On le pourchasse, on se l'achète, on le cherche chez l'autre, dans son regard, dans ses gestes. On vogue de plaisirs en plaisirs sans vraiment le toucher. Mais qu'est-ce donc alors que le bonheur?

Mon père a travaillé toute sa vie pour une compagnie de tabac, jusqu’à sa retraite en 1989. C’est amusant de faire un parallèle avec l’histoire familiale, puisqu’en remontant la généalogie, on y retrouve notamment des liens avec l’entreprise Forest Frères Limitée qui commercialisait le Tabac Forest au début du 20ième siècle. Mon grand-père a donc passé son enfance à St-Jacques-de-Montcalm où on y cultivait le tabac.

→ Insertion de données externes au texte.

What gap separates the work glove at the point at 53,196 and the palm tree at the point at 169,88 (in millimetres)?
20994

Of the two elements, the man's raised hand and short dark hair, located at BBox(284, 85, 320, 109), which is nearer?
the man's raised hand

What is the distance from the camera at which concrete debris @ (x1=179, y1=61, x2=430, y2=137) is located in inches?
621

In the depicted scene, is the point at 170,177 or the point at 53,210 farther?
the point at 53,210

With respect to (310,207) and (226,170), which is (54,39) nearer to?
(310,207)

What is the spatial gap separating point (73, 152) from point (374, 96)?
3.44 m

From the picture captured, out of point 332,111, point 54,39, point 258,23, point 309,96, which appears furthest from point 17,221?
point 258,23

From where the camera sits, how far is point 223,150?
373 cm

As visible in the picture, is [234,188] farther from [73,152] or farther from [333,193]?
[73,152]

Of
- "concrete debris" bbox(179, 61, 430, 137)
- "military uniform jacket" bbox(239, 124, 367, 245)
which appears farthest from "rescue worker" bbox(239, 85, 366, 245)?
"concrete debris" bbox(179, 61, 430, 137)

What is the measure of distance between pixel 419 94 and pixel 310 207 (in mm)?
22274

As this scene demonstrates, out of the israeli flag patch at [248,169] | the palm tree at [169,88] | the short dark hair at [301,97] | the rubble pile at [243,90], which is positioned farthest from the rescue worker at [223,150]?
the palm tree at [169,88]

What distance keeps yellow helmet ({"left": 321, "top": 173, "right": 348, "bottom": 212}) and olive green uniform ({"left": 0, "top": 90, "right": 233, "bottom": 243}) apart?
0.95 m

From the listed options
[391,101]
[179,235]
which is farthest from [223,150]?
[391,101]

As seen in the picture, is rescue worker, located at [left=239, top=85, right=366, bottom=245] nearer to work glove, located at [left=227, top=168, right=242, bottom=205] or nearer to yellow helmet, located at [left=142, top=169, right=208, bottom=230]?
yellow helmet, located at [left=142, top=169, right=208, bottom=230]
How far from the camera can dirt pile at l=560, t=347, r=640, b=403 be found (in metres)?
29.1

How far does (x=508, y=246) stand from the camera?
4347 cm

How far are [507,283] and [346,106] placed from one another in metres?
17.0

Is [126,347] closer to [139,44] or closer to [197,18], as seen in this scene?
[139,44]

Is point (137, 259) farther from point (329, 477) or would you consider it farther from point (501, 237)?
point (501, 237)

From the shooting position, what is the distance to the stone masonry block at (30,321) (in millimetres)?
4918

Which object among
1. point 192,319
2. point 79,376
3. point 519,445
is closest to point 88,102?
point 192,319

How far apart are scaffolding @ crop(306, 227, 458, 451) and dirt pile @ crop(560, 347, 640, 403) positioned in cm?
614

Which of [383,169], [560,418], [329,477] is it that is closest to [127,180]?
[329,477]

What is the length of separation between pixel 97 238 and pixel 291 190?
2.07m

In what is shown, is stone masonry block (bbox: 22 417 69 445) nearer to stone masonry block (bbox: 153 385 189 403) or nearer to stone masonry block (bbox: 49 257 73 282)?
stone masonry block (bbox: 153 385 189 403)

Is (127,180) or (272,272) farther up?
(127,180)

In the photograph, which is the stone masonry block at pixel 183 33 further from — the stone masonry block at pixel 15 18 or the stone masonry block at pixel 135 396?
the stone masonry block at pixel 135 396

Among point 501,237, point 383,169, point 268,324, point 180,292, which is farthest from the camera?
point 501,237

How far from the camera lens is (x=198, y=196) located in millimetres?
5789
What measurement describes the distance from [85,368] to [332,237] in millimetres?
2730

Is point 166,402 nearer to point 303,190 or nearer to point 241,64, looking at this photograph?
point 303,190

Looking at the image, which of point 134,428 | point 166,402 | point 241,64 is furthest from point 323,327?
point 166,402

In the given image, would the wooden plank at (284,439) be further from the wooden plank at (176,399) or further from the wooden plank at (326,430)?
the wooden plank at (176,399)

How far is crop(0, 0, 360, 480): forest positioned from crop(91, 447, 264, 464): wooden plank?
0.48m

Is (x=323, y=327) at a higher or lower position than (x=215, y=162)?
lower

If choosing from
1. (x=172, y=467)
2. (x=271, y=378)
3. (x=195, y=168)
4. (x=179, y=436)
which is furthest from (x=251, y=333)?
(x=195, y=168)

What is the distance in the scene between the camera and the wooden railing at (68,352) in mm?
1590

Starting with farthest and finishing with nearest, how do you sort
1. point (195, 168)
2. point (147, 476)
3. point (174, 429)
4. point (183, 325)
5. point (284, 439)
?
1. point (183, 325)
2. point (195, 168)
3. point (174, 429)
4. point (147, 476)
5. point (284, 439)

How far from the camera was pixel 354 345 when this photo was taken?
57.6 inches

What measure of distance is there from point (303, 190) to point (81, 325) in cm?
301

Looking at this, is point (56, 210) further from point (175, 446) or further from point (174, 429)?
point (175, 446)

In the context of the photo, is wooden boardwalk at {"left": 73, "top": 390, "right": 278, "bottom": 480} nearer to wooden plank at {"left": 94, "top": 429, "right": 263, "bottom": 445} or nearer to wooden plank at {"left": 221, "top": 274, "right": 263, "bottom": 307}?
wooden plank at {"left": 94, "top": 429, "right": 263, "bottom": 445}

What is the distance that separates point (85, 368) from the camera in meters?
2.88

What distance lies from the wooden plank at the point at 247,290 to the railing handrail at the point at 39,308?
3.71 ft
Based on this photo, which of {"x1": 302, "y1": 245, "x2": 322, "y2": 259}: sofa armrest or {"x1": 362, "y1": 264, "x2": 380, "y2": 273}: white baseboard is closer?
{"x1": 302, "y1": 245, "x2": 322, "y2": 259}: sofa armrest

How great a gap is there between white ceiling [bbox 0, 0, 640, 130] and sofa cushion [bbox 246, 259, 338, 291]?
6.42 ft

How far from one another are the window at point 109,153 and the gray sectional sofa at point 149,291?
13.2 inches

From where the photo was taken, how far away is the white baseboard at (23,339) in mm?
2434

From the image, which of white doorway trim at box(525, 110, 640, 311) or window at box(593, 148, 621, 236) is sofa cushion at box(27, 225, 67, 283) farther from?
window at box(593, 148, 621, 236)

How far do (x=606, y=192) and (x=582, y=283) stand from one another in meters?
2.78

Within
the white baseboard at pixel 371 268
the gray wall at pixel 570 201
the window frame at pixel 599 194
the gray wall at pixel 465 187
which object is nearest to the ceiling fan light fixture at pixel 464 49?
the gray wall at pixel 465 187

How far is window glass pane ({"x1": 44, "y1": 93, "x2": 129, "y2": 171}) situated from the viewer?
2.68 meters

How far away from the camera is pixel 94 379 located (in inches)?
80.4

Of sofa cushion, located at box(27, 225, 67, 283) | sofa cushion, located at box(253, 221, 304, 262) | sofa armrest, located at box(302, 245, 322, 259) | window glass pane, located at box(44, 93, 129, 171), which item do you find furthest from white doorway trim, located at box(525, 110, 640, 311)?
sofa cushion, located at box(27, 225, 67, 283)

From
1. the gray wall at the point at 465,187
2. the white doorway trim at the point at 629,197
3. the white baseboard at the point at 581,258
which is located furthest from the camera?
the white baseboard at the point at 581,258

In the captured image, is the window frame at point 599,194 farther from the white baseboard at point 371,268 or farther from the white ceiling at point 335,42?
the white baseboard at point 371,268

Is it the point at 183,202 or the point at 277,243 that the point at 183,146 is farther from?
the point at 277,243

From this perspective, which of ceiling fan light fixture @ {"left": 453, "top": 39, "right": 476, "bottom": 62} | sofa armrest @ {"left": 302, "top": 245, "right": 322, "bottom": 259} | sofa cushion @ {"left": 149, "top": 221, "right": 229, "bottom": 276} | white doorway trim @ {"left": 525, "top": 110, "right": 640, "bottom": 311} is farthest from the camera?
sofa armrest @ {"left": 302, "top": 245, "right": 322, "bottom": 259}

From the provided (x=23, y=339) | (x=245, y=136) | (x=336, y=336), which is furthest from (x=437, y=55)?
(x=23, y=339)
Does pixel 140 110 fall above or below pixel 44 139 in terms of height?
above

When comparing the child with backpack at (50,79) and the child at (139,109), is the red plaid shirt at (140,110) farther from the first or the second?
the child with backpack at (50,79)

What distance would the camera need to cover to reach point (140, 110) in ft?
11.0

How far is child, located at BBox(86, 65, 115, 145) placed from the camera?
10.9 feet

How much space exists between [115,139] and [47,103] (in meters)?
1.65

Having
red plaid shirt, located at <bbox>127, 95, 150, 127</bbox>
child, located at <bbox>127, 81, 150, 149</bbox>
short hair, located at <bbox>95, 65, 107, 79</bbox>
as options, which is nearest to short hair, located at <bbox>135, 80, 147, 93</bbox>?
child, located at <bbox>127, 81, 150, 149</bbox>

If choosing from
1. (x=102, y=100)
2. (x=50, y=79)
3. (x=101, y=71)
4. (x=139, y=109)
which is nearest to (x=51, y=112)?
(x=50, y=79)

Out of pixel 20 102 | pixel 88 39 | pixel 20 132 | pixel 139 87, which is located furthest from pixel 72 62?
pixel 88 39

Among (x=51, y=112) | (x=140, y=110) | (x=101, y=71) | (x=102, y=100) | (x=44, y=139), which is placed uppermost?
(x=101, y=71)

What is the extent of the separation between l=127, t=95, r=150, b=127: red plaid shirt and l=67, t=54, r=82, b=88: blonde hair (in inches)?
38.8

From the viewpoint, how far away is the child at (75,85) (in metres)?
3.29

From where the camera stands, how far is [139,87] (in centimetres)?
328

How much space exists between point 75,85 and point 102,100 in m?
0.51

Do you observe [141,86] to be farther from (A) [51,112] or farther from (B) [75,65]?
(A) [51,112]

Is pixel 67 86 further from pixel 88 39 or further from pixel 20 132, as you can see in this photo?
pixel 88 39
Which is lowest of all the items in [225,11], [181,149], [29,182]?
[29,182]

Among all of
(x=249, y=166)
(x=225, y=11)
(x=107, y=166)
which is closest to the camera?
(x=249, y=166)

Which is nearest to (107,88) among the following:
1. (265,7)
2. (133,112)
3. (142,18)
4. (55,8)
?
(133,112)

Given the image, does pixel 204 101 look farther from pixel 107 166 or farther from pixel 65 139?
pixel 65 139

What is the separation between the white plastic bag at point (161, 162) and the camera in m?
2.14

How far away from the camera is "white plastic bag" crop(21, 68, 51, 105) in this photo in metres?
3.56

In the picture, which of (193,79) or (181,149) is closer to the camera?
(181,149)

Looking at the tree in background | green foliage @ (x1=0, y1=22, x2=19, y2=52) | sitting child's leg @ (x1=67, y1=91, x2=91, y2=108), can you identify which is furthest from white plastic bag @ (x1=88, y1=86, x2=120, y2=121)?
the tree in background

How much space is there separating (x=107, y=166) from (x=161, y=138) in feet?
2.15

Toujours est-il que mon père travaillait au département du marketing pour Imperial Tobacco qui commercialisait notamment la marque Cameo. Il avait donc accès à toute sorte de produits promotionnels. C’est ainsi, qu’un été, il est arrivé au chalet familial à Venise-en-Québec avec un petit dériveur ayant une coque en styromousse et une voile unique aux couleurs de cette marque de cigarettes. J’avais 13 ou 14 ans à l’époque.

En autodidacte, je me suis donc initié progressivement au maniement de la voile. C’était sans réel danger, puisque la coque était si légère que lorsque le vent nous renversait, on pouvait aisément le remettre à flots, remonter et repartir. D’ailleurs, on prenait plaisir, mon frère et moi à amener le petit voilier à la limite, poussé par les grands vents jusqu’à ce qu’on vire à l’envers en rigolant.

Par la suite, j’ai pris plaisir à naviguer seul. J’aimais énormément ces moments de pur plaisir. En y repensant, j’entends encore clairement le bruit du vent qui souffle, je me rappelle le fond de l’air plus frais, le clapotis des vagues sur l’eau sombre du lac et je me revois, gouvernail en main, prenant les vagues dans le bon sens, passant de creux et crêtes tout en maîtrisant ma voile pour profiter du vent.

Que de plaisir…

J’écoutais hier une émission de télé, où on abordait l’autohypnose, comme outil pour retrouver un état de paix intérieure quand le cerveau bouillonne un peu trop. Le principe consiste à établir un ancrage mental d’un espace de vie, d’un moment où on est heureux et en l’associant avec un geste physique agissant comme interrupteur lorsqu’on en a besoin.

Je me suis dit, que ces moments, survolant les flots auraient sans doute été de ceux que j’aurais choisis pour ce genre d’expérience.